- _TASK GOAL_: Please write out exactly the lines that begin at the line containing "Reviewing the river" and run to the end of the records.
START STORED RECORDS
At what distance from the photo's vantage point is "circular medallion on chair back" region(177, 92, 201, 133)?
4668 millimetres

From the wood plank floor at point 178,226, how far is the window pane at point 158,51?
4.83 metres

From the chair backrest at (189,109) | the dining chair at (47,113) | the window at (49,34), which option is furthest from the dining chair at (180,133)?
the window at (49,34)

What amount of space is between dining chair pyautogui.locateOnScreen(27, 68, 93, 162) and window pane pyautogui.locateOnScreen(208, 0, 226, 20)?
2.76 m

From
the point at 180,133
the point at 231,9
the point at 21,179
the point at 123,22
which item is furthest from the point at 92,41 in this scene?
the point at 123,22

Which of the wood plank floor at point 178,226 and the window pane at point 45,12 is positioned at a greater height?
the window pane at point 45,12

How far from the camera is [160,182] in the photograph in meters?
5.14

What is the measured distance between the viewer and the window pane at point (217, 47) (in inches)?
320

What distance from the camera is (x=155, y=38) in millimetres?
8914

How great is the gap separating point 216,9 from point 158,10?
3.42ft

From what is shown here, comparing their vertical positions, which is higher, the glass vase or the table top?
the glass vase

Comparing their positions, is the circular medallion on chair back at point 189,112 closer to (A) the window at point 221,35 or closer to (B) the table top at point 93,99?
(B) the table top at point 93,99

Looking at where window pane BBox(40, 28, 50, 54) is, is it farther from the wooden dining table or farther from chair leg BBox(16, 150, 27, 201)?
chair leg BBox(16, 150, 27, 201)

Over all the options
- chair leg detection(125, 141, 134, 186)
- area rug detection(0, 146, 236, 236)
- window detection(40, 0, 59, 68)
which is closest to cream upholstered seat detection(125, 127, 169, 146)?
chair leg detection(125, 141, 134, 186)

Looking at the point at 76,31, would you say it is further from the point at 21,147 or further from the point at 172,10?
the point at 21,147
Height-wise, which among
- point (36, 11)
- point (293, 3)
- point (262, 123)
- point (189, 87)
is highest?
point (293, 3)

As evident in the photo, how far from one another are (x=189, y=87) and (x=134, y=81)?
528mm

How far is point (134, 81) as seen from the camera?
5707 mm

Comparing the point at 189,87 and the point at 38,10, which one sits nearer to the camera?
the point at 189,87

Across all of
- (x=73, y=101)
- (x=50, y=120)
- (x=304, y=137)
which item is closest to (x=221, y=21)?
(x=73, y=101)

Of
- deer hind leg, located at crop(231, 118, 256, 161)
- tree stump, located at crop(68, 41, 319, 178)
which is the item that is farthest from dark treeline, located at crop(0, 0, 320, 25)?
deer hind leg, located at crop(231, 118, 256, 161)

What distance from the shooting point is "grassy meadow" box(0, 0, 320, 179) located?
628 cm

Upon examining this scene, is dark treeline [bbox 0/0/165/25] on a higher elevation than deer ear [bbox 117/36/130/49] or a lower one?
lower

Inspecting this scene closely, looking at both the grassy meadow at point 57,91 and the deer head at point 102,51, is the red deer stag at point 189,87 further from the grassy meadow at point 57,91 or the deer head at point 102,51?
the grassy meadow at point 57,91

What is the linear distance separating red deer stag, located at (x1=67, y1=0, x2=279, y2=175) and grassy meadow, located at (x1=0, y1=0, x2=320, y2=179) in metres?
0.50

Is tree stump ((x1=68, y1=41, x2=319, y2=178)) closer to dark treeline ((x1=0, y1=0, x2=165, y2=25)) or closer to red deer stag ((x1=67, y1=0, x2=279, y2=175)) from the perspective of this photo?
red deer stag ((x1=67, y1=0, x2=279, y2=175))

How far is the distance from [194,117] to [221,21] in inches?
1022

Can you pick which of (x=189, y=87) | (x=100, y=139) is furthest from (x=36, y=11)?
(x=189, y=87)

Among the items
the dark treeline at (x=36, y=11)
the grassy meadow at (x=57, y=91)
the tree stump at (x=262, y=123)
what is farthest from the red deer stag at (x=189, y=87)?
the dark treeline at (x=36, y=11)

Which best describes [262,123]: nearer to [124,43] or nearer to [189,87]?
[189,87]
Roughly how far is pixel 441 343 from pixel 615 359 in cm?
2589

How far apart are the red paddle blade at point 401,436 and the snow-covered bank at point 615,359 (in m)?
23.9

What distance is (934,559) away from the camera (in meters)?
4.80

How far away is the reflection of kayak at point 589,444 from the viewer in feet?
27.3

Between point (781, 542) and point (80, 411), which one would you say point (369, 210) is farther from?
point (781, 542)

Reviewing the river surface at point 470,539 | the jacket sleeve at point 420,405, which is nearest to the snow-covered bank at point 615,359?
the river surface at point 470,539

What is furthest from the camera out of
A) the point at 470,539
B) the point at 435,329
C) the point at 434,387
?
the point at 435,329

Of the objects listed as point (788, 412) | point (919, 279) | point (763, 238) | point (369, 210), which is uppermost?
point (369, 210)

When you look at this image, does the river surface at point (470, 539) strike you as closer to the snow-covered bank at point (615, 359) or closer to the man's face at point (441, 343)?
END STORED RECORDS
- _SOLUTION TO THE PROBLEM_:
Reviewing the river surface at point 470,539 | the jacket sleeve at point 420,405, which is nearest to the snow-covered bank at point 615,359?
the river surface at point 470,539

What is furthest from the camera out of
A) the point at 470,539
B) the point at 435,329
C) the point at 434,387
?
the point at 435,329

Of the objects listed as point (788, 412) | point (919, 279) | point (763, 238) | point (369, 210), which is uppermost?
point (369, 210)

When you look at this image, does the river surface at point (470, 539) strike you as closer to the snow-covered bank at point (615, 359) or closer to the man's face at point (441, 343)?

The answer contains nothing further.